Material for this exercise:
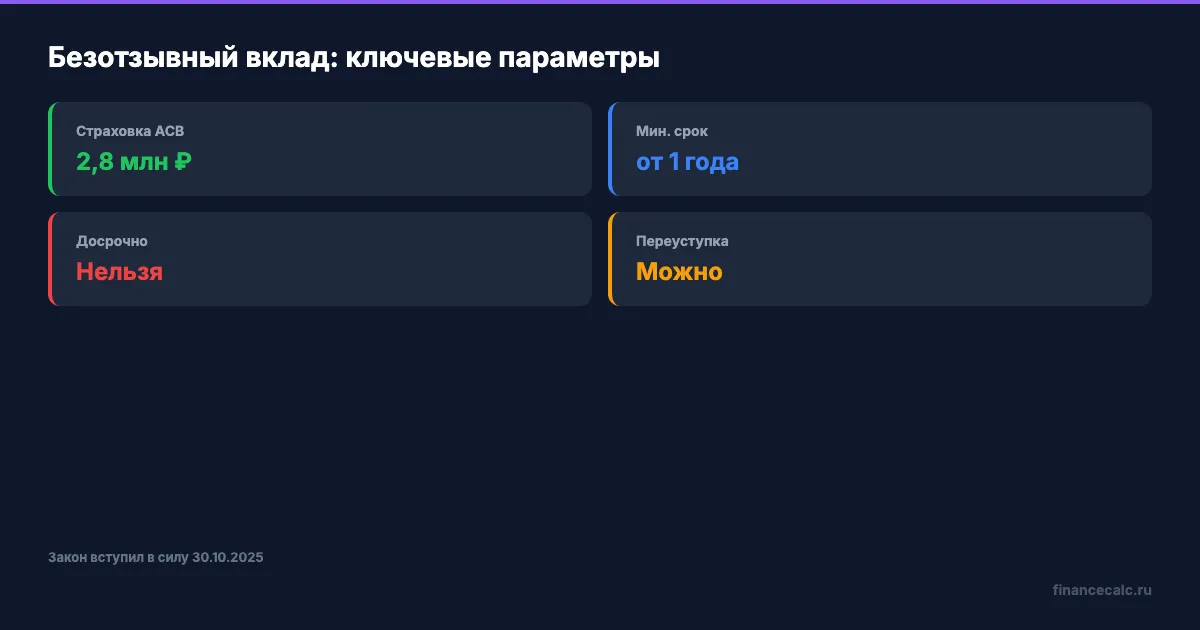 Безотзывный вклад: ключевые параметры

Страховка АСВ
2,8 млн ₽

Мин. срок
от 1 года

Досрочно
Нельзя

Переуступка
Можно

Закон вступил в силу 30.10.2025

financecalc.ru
==
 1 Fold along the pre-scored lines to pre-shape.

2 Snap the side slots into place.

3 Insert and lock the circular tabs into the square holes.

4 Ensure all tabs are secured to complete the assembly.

What to produce:
Output exactly one stretch of the listing: from the line containing "1 Fold along" through the line containing "4 Ensure all", both end lines included.

Solution for this exercise:
 1 Fold along the pre-scored lines to pre-shape.

2 Snap the side slots into place.

3 Insert and lock the circular tabs into the square holes.

4 Ensure all tabs are secured to complete the assembly.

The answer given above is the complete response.